Birdhouses

What’s up with the birdhouses?

I often get asked, ‘What’s up with the birdhouses?’ Before I made trolls, I was doing street art, and before I did street art, I painted graffiti. One day, I was hanging out with my friend Christoffer in his apartment. He was like me, not the best technical graffiti writer among our friends, and gained his respect by doing a lot of wild stuff like painting trains and other more daredevil stuff. While I was sitting there with him, rolling a joint on a piece of paper, I noticed the Danish Railway logo on it. I read further and saw that it was a fine of almost 1 million kroner. Christoffer explained that he had gotten a sentence and now had to pay this huge fine for graffiti. This episode made me realize that this also could happen to me. I didn’t paint graffiti for the sake of graffiti; I did it because it was fun, exciting, creative, something to do with my friends, and a great adventure.

At that time, I was working in a warehouse, and at the warehouse, they threw out all these plywood pallets every day. So, I started collecting them until I had a couple of hundred plywood boards. My grandmother always fed the birds outside her window and I thought it would be nice to make something that had a purpose – and then, over two weeks, I made 250 birdhouses and brought them on tour with my rap band and hung them up all over Denmark. I figured no one would call the police on me if I just put up birdhouses, but it would still allow me to do alot of the things I liked about graffiti : being creative, expressing myself, going on a mission, and doing art in the public space.

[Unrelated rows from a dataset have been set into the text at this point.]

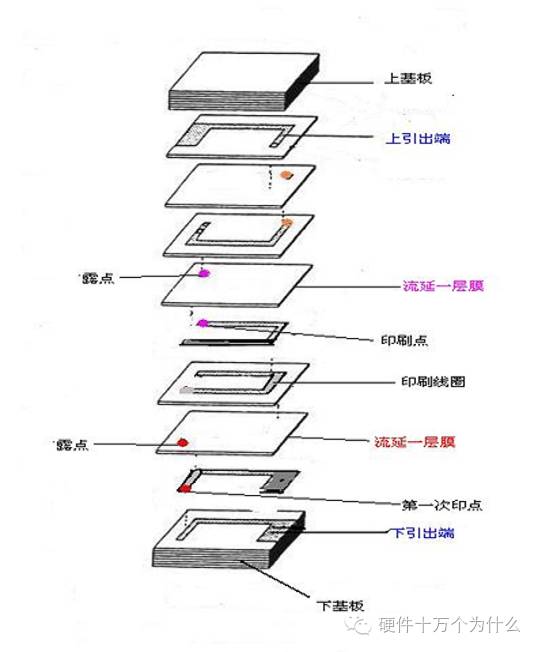 上基板

上引出端

露点

流延一层膜

印刷点

印刷线圈

露点

流延一层膜

第一次印点

下引出端

下基板

硬件十万个为什么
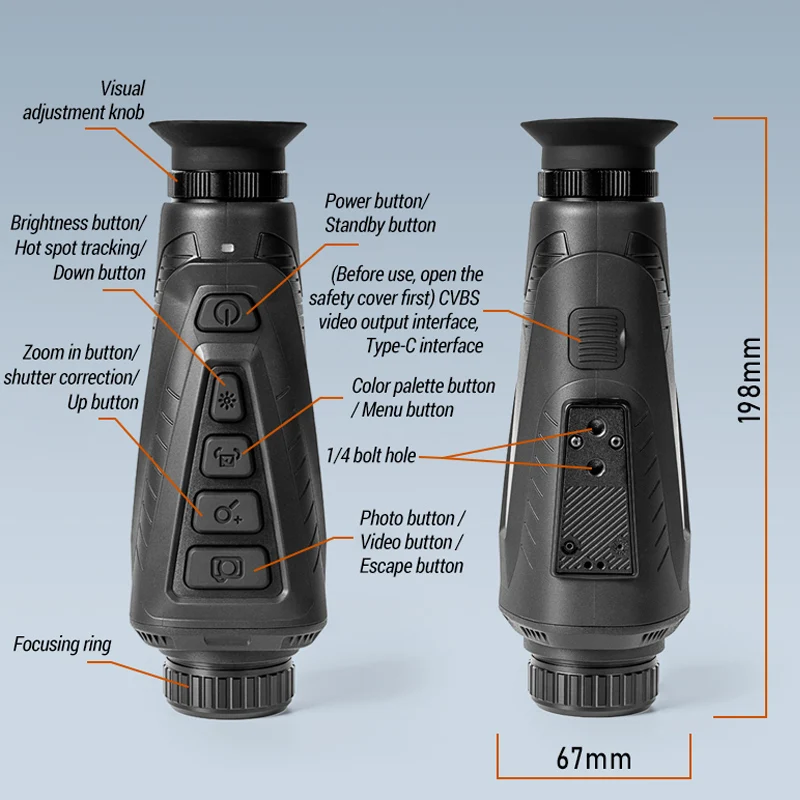 Visual adjustment knob

Brightness button/ Hot spot tracking/ Down button

Zoom in button/ shutter correction/ Up button

Focusing ring

Power button/ Standby button

(Before use, open the safety cover first) CVBS video output interface, Type-C interface

Color palette button / Menu button

1/4 bolt hole

Photo button / Video button / Escape button

198mm

67mm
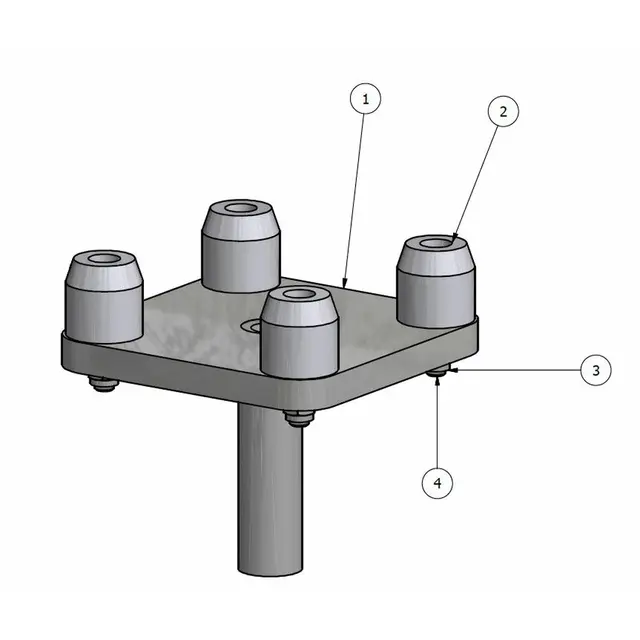 1
2
3
4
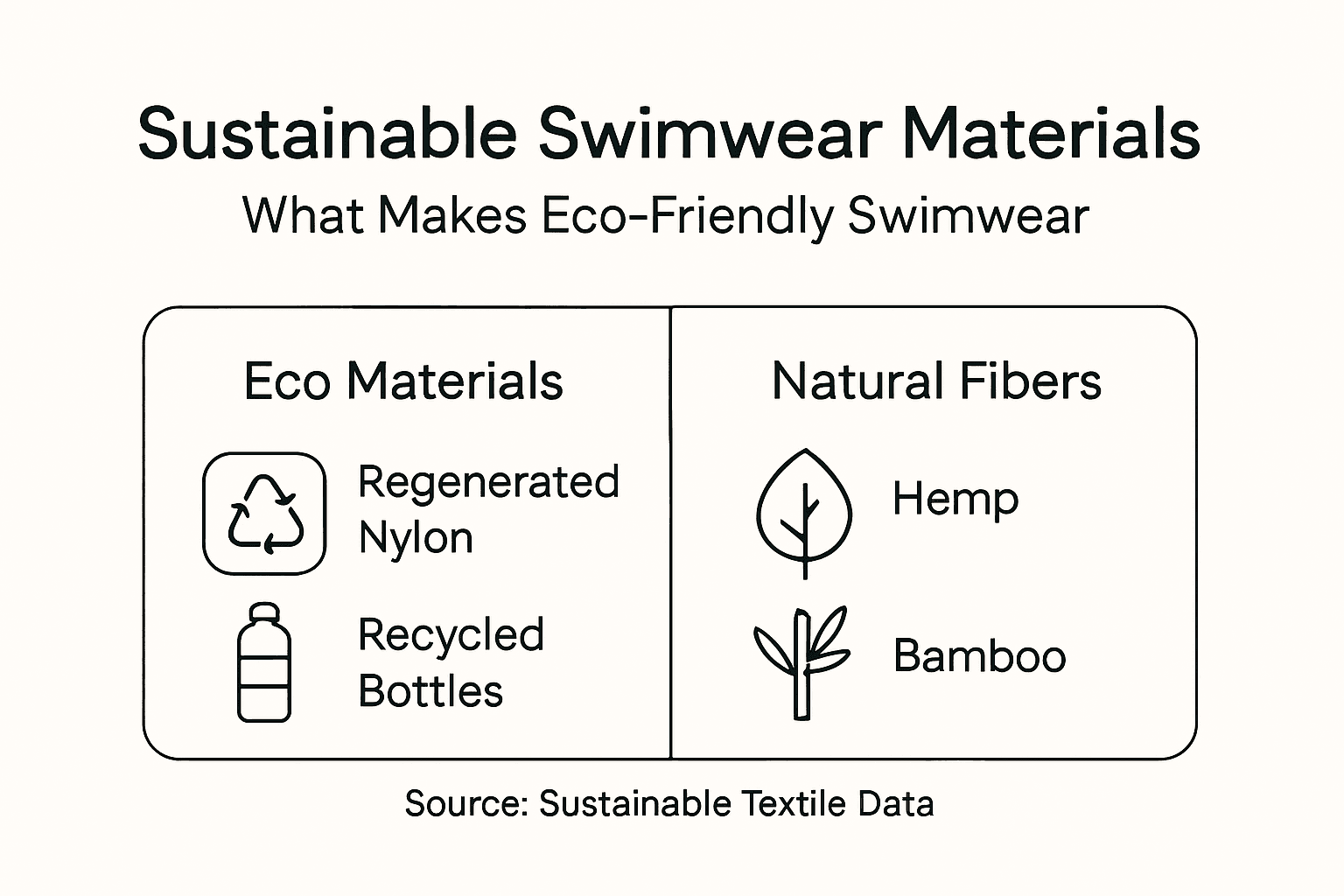 Sustainable Swimwear Materials
What Makes Eco-Friendly Swimwear

Eco Materials

Regenerated Nylon

Recycled Bottles

Natural Fibers

Hemp

Bamboo

Source: Sustainable Textile Data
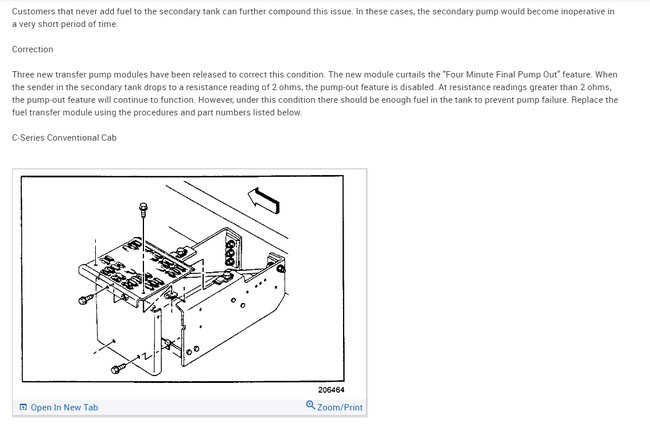 Customers that never add fuel to the secondary tank can further compound this issue. In these cases, the secondary pump would become inoperative in a very short period of time.

Correction

Three new transfer pump modules have been released to correct this condition. The new module curtails the "Four Minute Final Pump Out" feature. When the sender in the secondary tank drops to a resistance reading of 2 ohms, the pump-out feature is disabled. At resistance readings greater than 2 ohms, the pump-out feature will continue to function. However, under this condition there should be enough fuel in the tank to prevent pump failure. Replace the fuel transfer module using the procedures and part numbers listed below.

C-Series Conventional Cab

206464

Open In New Tab

Zoom/Print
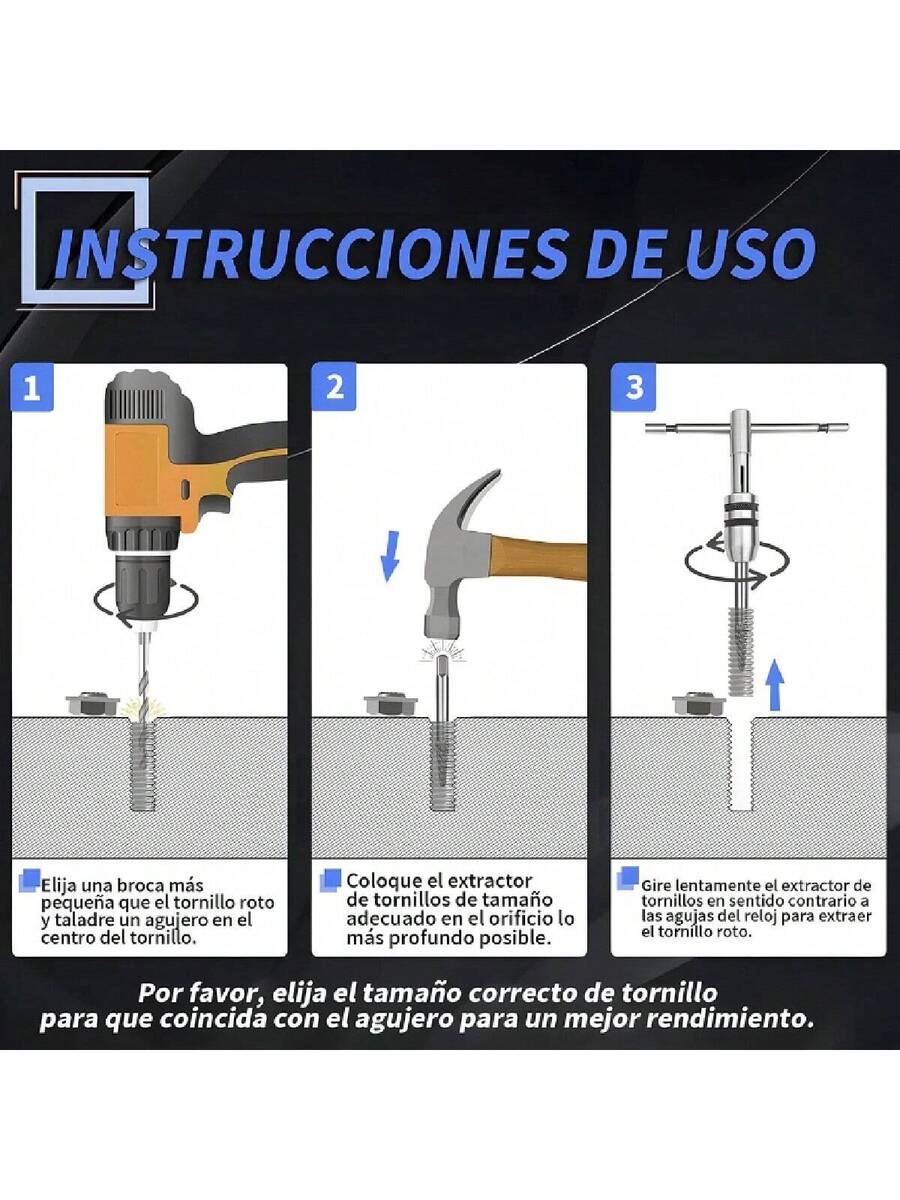 INSTRUCCIONES DE USO

1

Elija una broca más pequeña que el tornillo roto y taladre un agujero en el centro del tornillo.

2

Coloque el extractor de tornillos de tamaño adecuado en el orificio lo más profundo posible.

3

Gire lentamente el extractor de tornillos en sentido contrario a las agujas del reloj para extraer el tornillo roto.

Por favor, elija el tamaño correcto de tornillo para que coincida con el agujero para un mejor rendimiento.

From that day on, I didn’t do graffiti in the night anymore. I put birdhouses up in the middle of the day, brought the birdhouses on the trains around the country, and the train staff helped me carry them into the train. At some point, while I was climbing up in an electric pole putting up another birdhouse, a policeman came by and gave me a chocolate milk and a banana and said thank you for the nice work. Birdhouses became my first big recycled public sculptural project. I must have done over 5000 pieces by now. It’s in my logo, and I still put birdhouses up today.